EXTRACTED ENTRIES below:
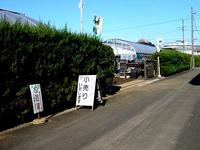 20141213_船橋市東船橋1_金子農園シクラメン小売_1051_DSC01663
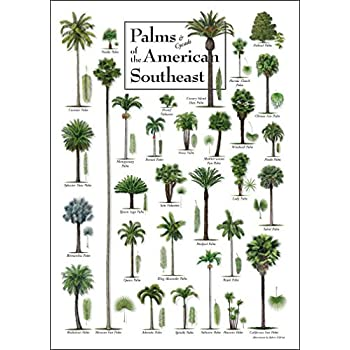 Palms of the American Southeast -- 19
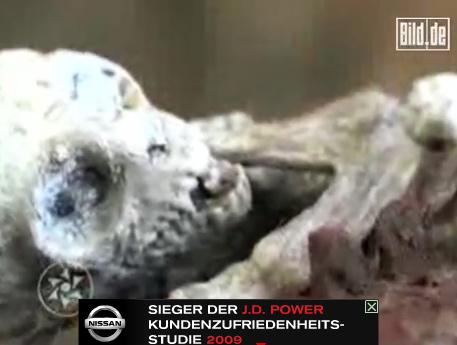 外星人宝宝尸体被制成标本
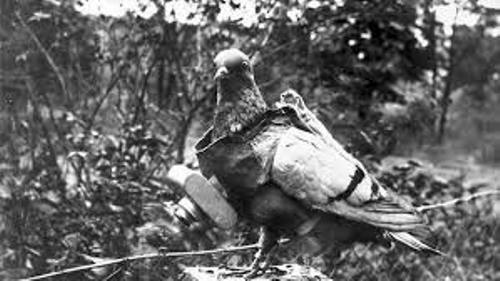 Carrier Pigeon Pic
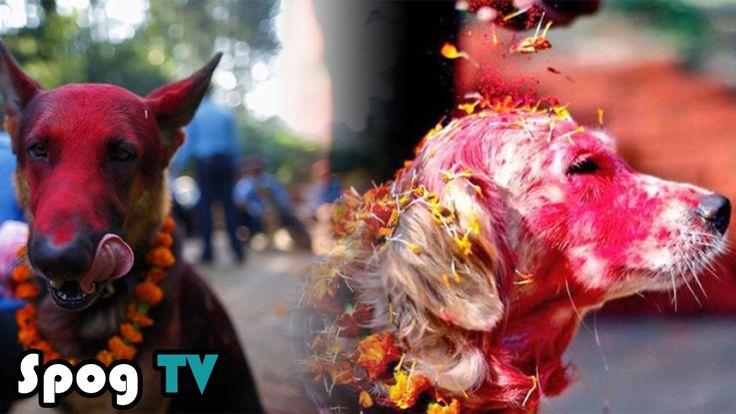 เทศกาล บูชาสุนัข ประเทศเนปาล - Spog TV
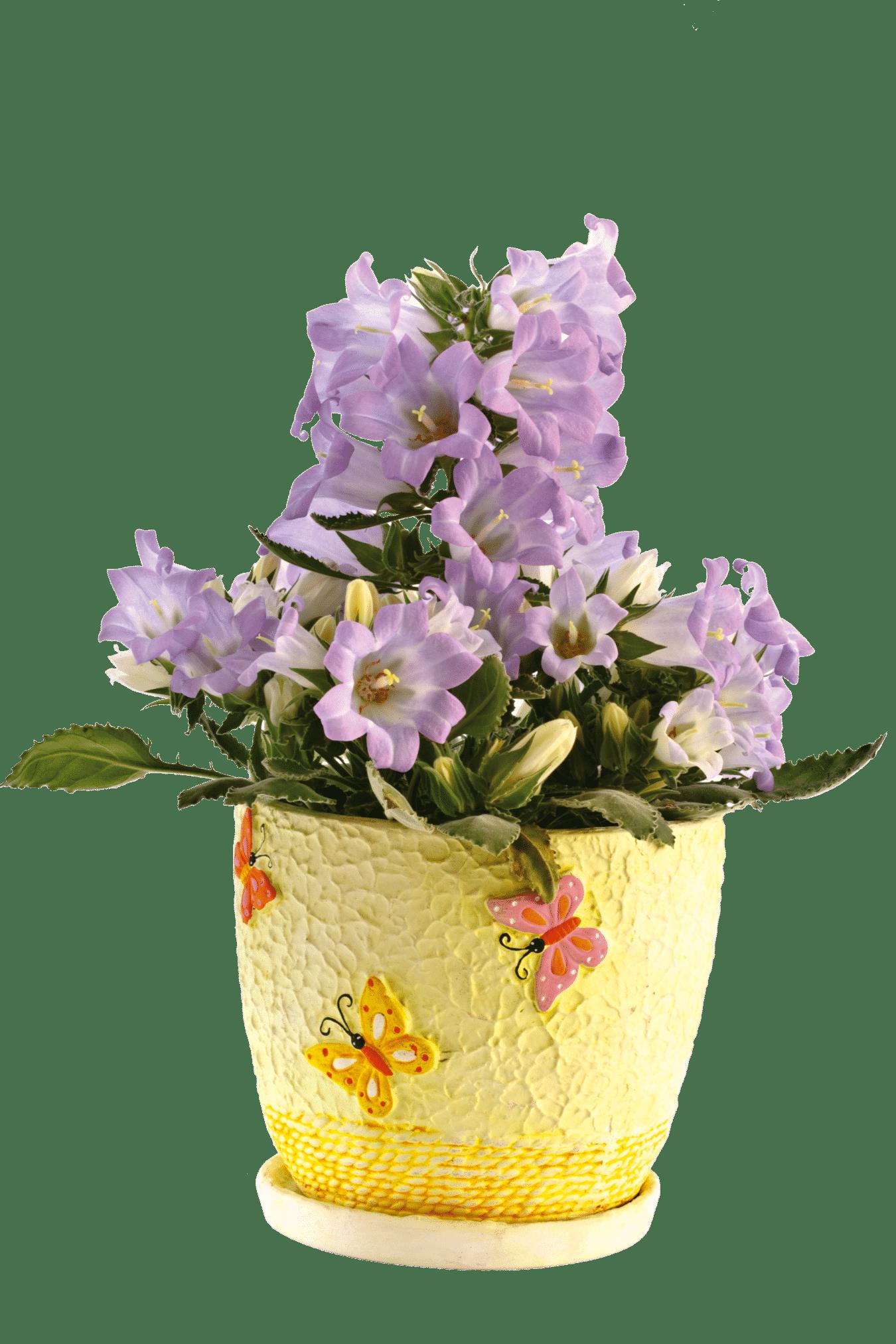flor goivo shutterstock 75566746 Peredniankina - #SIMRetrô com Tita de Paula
End of EXTRACTED ENTRIES.
TRY IT
The material should be duplicated word for word, with no images included.

RESPONSE BOX
 20141213_船橋市東船橋1_金子農園シクラメン小売_1051_DSC01663
 Palms of the American Southeast -- 19
 外星人宝宝尸体被制成标本
 Carrier Pigeon Pic
 เทศกาล บูชาสุนัข ประเทศเนปาล - Spog TV
flor goivo shutterstock 75566746 Peredniankina - #SIMRetrô com Tita de Paula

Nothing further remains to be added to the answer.